**GIVEN PASSAGE**
Surely everyone has encountered unpleasant, inappropriate questions.
Some draw attention to themselves by asking even if it makes sense and even if it doesn’t. Any interest is welcome, as it is worth opening the gates of knowledge, but asking has an etiquette. It is not possible to ask something what cannot be answered. For example, why do people walk around the Kaaba from right to left and why not from left to right? The answer: because that’s it. Ever since the Prophet (peace be upon him) performed the Tawaf this way, it has been carried out so. Why do we fast in the month of Ramadan and not in another month? The answer: because that’s it. What was the name of the Prophet's favorite cat?
These are unnecessary, irrelevant issues. Whether there is an answer to them or not, the replies will not serve our development. So, right the first point of the etiquette is not to ask a meaningless and irrelevant question.
There are good and malicious questions. Many times, the goal is to discredit, confuse the lecturer. Behind the meaningless and irrelevant questions, we need to clarify the intention.
Questions can be partly asked about prescriptions and regulations. I write partly because there is only a limited response can be given at human level. Such as prayer, rejection of Haram things, and etc. There are answers for many issues however there are others where is no adequate answer. The commandments of Allah cannot be justified by human logic. Just as a kid doesn't know that the fish is full of sharp bones, it is not advisable to swallow them immediately or to drink from every bottle at home, as one may have a corrosive cleaning agent inside. This is how we live in this world as adults. We need the Guidance of Allah, but we need to grow up to understand more. I've got several questions about the ban of pork, the reason of it. An answer was born at every age. There were times when reference was made to the parasites in pork, or to the internal composition of meat, but there are also references to the Old Testament. According to them, the children of Israel broke the Sabbath and the Lord turned them into apes and pigs (5:60, 2:65). The ban has been in force since then. There will certainly be more answers even after 100 or 300 years. The exact answer is only with Allah. This is not to say that research on these issues is not needed to be addressed! It is necessary to deal with the research and to have answers with an expanding content of the given age, however the process may never run out. There will always be new contents to come, which confirm the expediency of the commandments. That is also part of the miracle.
The inquiring persons should only ask questions according to their capacity. Many of us imagine ourselves to be more than we are. Sometimes even though we get an answer, we don’t know where to put it. During the question-answer process, not only the responder but also the inquirer makes an exam.

**GIVEN INFORMATION**
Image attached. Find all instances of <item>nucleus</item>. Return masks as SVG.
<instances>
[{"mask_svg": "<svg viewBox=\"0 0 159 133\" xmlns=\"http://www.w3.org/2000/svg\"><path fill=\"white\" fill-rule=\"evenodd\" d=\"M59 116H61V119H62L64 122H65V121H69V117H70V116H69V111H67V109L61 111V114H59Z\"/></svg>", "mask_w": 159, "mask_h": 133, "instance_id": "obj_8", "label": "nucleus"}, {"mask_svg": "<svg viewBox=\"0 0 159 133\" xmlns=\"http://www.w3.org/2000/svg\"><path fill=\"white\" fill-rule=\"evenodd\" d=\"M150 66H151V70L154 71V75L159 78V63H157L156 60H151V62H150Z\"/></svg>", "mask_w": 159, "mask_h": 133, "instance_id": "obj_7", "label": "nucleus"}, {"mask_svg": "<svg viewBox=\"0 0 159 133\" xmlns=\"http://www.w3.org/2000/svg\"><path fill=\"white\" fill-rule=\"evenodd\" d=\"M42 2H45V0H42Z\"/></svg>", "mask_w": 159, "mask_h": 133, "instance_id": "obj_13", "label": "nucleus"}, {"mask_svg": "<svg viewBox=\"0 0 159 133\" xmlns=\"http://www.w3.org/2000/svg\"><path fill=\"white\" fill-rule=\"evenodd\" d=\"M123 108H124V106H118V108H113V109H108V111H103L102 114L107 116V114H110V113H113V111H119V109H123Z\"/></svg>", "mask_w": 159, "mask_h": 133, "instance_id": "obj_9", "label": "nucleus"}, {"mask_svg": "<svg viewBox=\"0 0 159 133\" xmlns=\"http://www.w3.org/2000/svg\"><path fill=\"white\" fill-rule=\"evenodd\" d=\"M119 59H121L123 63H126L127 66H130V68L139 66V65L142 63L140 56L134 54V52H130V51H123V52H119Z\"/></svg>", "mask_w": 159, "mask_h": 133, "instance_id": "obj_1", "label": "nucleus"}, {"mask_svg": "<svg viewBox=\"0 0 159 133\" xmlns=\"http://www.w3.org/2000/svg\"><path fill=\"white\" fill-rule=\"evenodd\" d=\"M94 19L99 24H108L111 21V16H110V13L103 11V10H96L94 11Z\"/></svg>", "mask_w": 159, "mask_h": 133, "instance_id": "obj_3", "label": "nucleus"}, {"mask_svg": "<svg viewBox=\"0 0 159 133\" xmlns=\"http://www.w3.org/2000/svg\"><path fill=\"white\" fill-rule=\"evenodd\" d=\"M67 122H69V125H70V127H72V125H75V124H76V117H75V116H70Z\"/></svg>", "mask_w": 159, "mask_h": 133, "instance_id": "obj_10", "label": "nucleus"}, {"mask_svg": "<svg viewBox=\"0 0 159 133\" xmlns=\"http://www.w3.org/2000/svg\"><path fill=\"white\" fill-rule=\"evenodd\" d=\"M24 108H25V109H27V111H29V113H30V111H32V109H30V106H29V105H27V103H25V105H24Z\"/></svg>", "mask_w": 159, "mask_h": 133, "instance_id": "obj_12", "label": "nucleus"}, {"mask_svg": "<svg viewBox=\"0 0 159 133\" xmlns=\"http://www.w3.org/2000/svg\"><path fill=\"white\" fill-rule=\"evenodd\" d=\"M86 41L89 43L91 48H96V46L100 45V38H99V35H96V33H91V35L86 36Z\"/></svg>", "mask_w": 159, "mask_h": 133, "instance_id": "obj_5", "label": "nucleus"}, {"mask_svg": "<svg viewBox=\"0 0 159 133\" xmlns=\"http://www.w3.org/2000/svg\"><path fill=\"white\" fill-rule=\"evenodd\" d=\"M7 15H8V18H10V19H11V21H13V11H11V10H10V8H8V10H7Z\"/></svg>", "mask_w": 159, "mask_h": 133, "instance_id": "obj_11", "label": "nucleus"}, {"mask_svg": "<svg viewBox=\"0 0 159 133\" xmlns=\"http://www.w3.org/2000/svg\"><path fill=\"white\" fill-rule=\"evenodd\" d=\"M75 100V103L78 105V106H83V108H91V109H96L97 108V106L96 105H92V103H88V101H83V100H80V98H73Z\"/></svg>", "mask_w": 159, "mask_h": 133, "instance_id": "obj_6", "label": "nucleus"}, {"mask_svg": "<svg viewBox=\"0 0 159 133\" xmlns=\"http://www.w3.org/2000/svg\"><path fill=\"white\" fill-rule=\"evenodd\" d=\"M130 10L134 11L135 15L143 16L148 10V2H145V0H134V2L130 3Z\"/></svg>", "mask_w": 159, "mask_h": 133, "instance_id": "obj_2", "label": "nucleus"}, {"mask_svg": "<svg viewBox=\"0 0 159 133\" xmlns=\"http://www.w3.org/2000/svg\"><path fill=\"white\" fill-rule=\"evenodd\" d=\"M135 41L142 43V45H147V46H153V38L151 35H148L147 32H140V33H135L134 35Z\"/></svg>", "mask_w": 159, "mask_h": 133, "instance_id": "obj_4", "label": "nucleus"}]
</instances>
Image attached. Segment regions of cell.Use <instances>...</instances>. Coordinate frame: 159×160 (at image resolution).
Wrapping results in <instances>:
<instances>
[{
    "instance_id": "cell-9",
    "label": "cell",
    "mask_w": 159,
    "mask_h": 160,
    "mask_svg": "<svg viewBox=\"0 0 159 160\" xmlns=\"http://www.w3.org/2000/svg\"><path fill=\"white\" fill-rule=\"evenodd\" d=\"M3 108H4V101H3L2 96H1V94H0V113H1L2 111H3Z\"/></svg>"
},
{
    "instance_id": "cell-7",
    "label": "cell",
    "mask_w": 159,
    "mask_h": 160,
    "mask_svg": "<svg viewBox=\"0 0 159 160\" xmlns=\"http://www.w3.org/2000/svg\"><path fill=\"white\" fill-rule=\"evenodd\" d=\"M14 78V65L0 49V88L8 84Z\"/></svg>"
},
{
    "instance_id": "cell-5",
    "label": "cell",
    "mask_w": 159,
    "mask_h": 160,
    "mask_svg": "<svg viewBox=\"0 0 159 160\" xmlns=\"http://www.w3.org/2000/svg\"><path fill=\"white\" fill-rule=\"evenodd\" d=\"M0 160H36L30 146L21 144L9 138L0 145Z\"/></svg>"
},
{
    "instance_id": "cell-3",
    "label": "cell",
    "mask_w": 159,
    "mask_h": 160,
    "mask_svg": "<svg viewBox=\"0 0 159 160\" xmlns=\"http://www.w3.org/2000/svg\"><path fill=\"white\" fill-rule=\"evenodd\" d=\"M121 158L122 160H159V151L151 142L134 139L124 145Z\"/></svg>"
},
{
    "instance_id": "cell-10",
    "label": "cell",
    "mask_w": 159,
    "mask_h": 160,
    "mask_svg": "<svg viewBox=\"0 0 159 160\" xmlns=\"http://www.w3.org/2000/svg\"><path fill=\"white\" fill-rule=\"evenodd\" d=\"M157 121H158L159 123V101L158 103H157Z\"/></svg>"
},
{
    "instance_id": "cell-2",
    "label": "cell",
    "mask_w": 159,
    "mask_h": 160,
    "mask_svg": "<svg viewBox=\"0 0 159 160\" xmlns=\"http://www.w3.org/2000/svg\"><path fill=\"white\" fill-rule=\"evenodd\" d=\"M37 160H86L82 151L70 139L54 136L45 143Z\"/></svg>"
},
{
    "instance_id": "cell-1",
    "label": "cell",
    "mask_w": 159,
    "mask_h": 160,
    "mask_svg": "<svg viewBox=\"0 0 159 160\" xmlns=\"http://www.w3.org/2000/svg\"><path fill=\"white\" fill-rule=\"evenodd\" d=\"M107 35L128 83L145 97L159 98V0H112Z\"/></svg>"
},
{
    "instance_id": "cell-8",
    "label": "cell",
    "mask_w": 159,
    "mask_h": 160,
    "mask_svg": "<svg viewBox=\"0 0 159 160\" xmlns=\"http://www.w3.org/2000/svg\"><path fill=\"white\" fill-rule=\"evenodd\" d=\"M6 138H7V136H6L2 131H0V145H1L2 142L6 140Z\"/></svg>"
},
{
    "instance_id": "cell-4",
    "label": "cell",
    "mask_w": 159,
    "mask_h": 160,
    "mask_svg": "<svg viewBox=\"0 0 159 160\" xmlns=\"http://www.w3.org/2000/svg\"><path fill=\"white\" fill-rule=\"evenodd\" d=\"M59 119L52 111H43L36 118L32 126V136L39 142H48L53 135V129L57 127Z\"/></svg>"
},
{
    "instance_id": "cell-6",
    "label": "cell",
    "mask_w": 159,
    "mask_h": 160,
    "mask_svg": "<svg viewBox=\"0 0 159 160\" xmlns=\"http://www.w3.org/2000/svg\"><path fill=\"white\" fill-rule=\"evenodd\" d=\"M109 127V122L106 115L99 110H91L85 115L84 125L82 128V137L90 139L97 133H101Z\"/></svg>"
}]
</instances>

**WHAT YOU WILL DO**
A) In the passage on the etiquette of asking questions, what is the first point of that etiquette?
B) Continue the passage on the etiquette of asking questions from its last sentence.

**RESULTS FOR EACH TASK**
A) Not to ask a meaningless and irrelevant question.

B)
Many items of the Quran can be explained, for many we do not yet know the adequate answer. Here, both the questioner and the responder need to know their limits. If the responder does not judge correctly the capacity of the inquirers, scales his/her answers on too high or too low level, it will increase the group of unbelievers, not the believers. So, the questions are important, both child and adult can develop through them, but the etiquette of the questioning must be followed. The answer qualifies the respondent’s knowledge and intelligence. The content gives an idea of his/her knowledge, the way it is conveyed of his/her intelligence. However, the question gives a picture on the inquirer’s individuality. His/her character, preparedness and good-manners are revealed. Questions can be asked insidiously, with bad intentions, diverting attention, but it can be also carried out constructively, with good intentions, for the benefit of everyone. Asking questions has an etiquette and it is taught by Islam.
O ye who believe! Ask not questions about things which, if made plain to you, may cause you trouble. But if ye ask about things when the Qur'an is being revealed, they will be made plain to you, Allah will forgive those: for Allah is Oft- forgiving, Most Forbearing. (Quran 5:101)
Many secrets are wisely hidden from us. If the future were known to us, we need not necessarily be happy. In many cases we should be miserable. If the inner meaning of some of the things we see before our eyes were disclosed to us, it might cause a lot of mischief. Allah's Message, in so far as it is necessary for shaping our conduct, is plain and open to us. But there are many things too deep for us to understand, either individually or collectively. It would be foolish to pry into them, as some people tried to do in the time of the Prophet. Where a matter is mentioned in the Quran, we can reverently ask for its meaning. But we should never pass the bounds of - our own capacity to understand, - the time and occasion when we ask questions, and - the part of the Universal Plan which it is Allah's purpose to reveal to us.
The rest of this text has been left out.